Results of trophic attributes of eleven fish species including FL, VI, total food type, average number of food type and B_i are provided in Table 4. The FL ranged from 2.50 ± 0.89 for E. jonesi to 3.27 ± 0.88 for S. commerson, VI varied from 7.14 for E. coioides to 34.78 for S. commerson, total number of food type was between 5 for the three fish species to 8 for E. tetradactylum, AF was from 1.35 ± 0.57 for E. tetradactylum to 2.38 ± 0.51 for E, coioides, and B_i ranged from 0.25 for H. kelee to 0.80 for P. lysan. The TL values ranged from 1.31 for H. kelee to 4.25 for O. ruber.

Based on the data from Pattani Bay, twenty-three out of fifty-five pairs of analyses were shown to have high diet overlaps (C_H >0.60) (Table 7). The C_H values for E. tetradactylum indicated significant overlaps with six co-existing species including S. commerson, J. belangerii, L. russellii, O. ruber, S. lysan and E. coioides. The low C_H values, considering no overlap for food, were found between E. tetradactylum and E. jonesi, H. kelee, P. niger and S. argus.

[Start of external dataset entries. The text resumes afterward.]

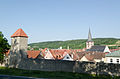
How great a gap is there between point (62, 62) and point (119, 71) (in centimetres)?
1033

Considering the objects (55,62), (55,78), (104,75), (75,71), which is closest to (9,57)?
(55,62)

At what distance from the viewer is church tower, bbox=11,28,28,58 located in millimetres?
36250

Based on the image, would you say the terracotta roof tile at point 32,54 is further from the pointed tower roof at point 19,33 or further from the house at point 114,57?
the house at point 114,57

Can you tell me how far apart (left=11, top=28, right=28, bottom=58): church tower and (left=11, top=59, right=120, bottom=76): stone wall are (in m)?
2.27

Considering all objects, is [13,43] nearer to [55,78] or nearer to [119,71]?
[55,78]

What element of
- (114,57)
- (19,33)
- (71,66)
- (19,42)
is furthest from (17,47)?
(114,57)

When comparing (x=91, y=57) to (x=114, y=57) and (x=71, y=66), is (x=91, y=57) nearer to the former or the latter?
(x=114, y=57)

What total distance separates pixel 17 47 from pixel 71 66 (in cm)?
1455

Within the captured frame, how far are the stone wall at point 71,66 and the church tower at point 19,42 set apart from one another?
2.27 metres

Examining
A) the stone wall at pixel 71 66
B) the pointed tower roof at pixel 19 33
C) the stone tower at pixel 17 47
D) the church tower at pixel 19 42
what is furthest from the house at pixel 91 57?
the pointed tower roof at pixel 19 33

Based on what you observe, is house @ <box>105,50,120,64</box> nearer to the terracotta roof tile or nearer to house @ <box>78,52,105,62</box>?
house @ <box>78,52,105,62</box>

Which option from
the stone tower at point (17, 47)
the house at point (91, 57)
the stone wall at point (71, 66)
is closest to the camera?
the stone wall at point (71, 66)

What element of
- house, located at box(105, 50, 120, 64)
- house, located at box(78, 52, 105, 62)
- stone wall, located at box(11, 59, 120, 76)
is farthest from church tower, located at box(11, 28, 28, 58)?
house, located at box(105, 50, 120, 64)

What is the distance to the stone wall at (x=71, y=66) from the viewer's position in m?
24.1
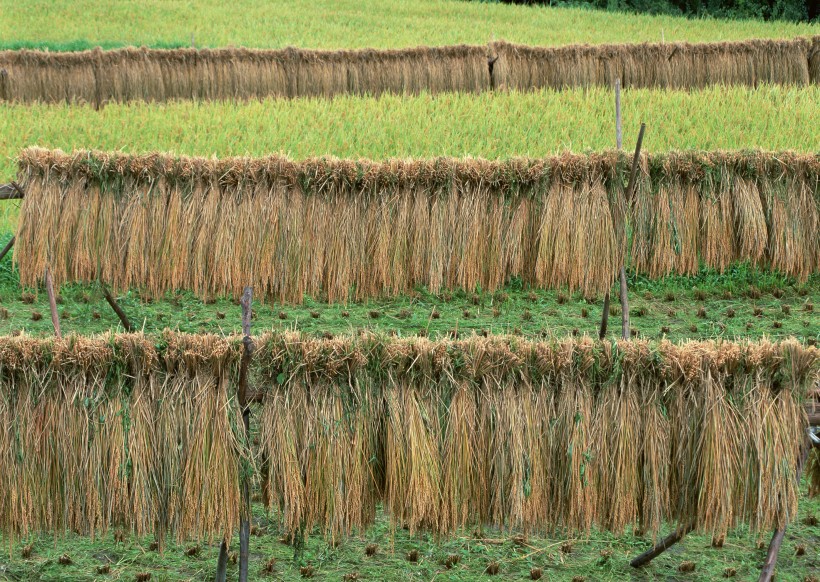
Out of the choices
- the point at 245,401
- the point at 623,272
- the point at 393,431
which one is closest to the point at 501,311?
the point at 623,272

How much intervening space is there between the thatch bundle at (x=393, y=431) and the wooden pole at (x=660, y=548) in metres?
0.15

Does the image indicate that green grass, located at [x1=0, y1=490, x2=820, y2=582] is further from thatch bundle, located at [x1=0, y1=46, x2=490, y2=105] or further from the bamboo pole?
thatch bundle, located at [x1=0, y1=46, x2=490, y2=105]

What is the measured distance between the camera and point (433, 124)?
1038 centimetres

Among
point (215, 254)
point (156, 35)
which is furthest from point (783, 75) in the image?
point (156, 35)

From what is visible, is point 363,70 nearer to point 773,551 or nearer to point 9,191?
point 9,191

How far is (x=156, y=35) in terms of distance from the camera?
1800 cm

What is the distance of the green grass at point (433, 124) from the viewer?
9656 mm

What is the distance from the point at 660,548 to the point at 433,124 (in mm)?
6573

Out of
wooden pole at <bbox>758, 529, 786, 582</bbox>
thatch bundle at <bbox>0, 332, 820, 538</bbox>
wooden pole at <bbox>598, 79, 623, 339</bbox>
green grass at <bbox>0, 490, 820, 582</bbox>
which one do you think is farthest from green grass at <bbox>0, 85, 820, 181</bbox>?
wooden pole at <bbox>758, 529, 786, 582</bbox>

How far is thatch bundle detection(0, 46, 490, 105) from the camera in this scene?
1251 cm

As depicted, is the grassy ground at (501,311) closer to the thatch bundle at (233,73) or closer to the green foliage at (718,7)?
the thatch bundle at (233,73)

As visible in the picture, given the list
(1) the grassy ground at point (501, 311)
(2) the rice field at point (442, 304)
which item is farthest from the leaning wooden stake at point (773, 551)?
(1) the grassy ground at point (501, 311)

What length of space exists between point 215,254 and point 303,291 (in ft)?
1.79

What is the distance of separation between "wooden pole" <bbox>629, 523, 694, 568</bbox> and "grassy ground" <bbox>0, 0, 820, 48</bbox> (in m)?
12.4
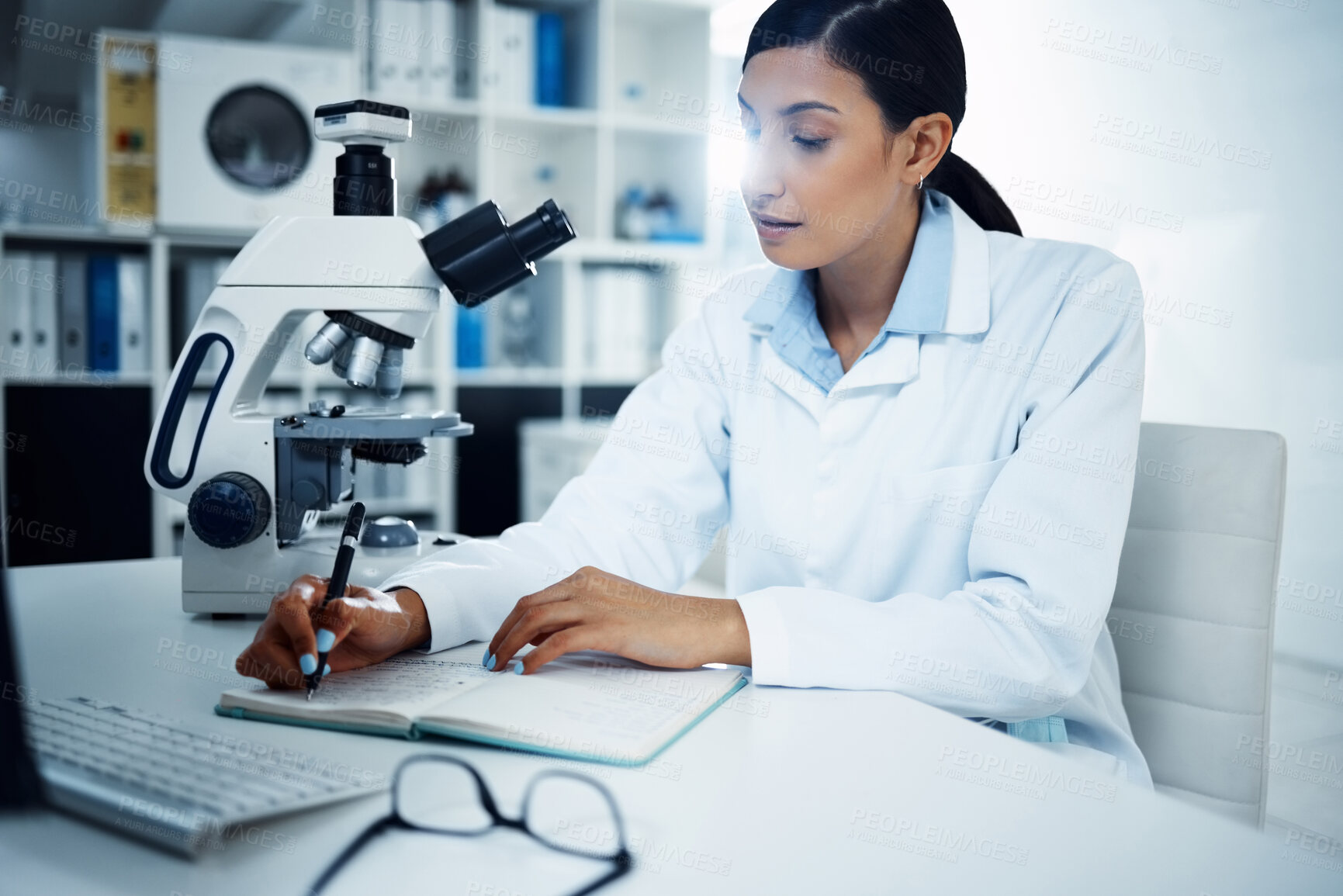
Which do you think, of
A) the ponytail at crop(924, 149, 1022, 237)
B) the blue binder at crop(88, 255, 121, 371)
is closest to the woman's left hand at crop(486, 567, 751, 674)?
the ponytail at crop(924, 149, 1022, 237)

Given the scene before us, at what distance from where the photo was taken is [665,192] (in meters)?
3.30

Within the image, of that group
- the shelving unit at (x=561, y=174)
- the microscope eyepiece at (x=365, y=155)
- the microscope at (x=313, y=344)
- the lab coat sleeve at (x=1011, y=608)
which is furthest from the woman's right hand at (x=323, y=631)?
the shelving unit at (x=561, y=174)

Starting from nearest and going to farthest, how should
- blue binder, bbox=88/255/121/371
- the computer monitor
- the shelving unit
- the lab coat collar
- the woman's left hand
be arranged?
the computer monitor
the woman's left hand
the lab coat collar
blue binder, bbox=88/255/121/371
the shelving unit

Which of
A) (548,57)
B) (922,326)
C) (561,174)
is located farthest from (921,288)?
(561,174)

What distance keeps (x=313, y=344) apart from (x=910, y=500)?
652mm

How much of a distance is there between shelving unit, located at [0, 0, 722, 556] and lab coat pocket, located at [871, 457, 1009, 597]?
1917 mm

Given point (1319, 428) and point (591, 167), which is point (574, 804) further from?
point (591, 167)

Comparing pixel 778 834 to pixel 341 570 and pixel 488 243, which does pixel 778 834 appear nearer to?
pixel 341 570

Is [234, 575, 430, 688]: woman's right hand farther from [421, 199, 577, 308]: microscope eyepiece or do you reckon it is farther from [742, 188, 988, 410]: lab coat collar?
[742, 188, 988, 410]: lab coat collar

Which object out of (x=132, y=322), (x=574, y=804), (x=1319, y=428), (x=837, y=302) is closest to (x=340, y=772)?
(x=574, y=804)

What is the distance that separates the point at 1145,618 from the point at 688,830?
705 mm

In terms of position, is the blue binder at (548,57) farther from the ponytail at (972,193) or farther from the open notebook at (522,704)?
the open notebook at (522,704)

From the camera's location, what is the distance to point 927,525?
1076mm

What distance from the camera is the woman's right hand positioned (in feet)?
2.47
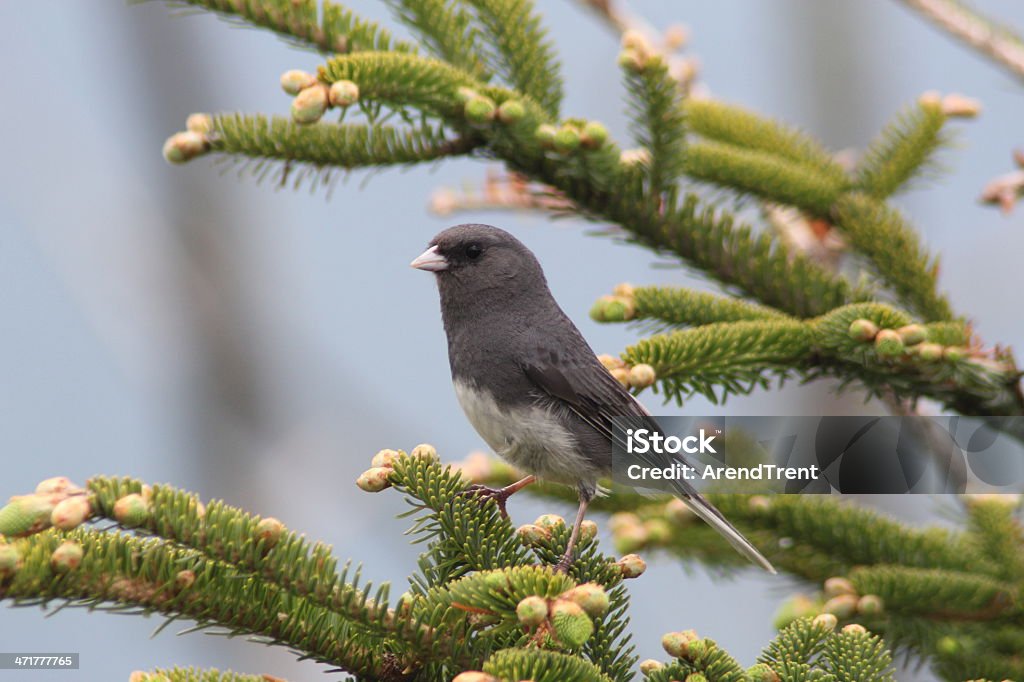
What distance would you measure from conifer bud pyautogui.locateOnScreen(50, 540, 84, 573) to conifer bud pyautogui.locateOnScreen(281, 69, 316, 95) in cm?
103

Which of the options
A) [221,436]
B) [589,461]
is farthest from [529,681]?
[221,436]

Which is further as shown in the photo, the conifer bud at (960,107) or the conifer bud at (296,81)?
the conifer bud at (960,107)

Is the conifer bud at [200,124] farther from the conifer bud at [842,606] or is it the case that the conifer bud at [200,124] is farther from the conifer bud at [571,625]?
the conifer bud at [842,606]

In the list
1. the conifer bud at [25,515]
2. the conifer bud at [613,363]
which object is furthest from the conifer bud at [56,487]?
the conifer bud at [613,363]

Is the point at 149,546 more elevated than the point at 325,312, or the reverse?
the point at 325,312

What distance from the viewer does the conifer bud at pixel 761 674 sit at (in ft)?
4.60

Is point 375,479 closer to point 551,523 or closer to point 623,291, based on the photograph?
point 551,523

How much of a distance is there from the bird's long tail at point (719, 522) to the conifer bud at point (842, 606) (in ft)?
0.47

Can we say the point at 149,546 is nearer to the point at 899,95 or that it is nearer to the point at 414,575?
the point at 414,575

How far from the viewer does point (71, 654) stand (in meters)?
1.75

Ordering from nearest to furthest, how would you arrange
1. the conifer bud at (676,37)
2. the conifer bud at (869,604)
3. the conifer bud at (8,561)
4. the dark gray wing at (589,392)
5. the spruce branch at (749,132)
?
the conifer bud at (8,561) → the conifer bud at (869,604) → the dark gray wing at (589,392) → the spruce branch at (749,132) → the conifer bud at (676,37)

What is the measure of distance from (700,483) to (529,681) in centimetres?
116

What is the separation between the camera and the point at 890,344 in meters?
1.99

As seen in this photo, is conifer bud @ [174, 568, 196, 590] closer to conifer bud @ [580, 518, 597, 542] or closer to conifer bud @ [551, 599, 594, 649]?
conifer bud @ [551, 599, 594, 649]
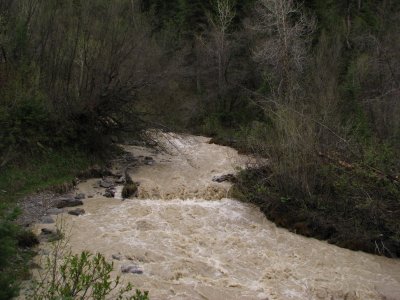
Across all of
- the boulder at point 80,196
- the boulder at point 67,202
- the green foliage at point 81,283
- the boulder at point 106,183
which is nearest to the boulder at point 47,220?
the boulder at point 67,202

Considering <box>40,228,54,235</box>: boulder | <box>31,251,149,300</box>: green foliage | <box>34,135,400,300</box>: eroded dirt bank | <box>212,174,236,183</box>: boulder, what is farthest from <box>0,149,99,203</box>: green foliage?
<box>31,251,149,300</box>: green foliage

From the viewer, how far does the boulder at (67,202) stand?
41.2ft

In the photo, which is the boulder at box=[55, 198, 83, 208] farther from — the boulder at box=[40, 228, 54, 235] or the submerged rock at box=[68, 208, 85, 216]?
the boulder at box=[40, 228, 54, 235]

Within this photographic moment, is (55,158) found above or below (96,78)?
below

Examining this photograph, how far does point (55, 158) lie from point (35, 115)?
1.63 metres

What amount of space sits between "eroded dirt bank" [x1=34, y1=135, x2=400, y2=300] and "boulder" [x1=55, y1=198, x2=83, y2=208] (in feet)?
0.77

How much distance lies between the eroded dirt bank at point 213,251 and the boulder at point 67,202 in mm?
235

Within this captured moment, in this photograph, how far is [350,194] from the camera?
12312mm

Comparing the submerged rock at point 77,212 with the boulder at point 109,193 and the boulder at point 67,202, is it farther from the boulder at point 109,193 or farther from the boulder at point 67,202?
the boulder at point 109,193

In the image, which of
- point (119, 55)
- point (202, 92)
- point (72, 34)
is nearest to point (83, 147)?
point (119, 55)

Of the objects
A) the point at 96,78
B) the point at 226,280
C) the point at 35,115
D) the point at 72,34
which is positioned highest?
the point at 72,34

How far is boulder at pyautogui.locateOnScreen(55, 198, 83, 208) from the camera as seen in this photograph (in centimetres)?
1256

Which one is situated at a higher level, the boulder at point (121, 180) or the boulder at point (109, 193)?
the boulder at point (121, 180)

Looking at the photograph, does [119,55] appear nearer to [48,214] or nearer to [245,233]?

The above result was also confirmed by the cluster analysis. Two trophic clusters, at 45% similarity, were formed by eleven fish species caught together with E. tetradactylum (Fig. 6). Result of analysis of similarity (ANOSIM) indicated the difference of diet composition among the two groups (P = 0.003, Global R = 0.907). The first group (G1) included O. ruber, L. russellii, E. coioides, J. belangerii, S. commerson, S. lysan and E. tetradactylum. A similarity percentage (SIMPER) indicated that teleost fish (47.8% contribution) and shrimp (44.5%) were the main food types contributing to the formation of this group. The second cluster (G2) was formed by four fish species including P. niger, E. jonesi, S. argus and H. kelee. Contribution of zooplankton, teleost fish, detritus and phytoplankton to the formation of this group were 29.6%, 25.7%, 21.0% and 17.89%, respectively.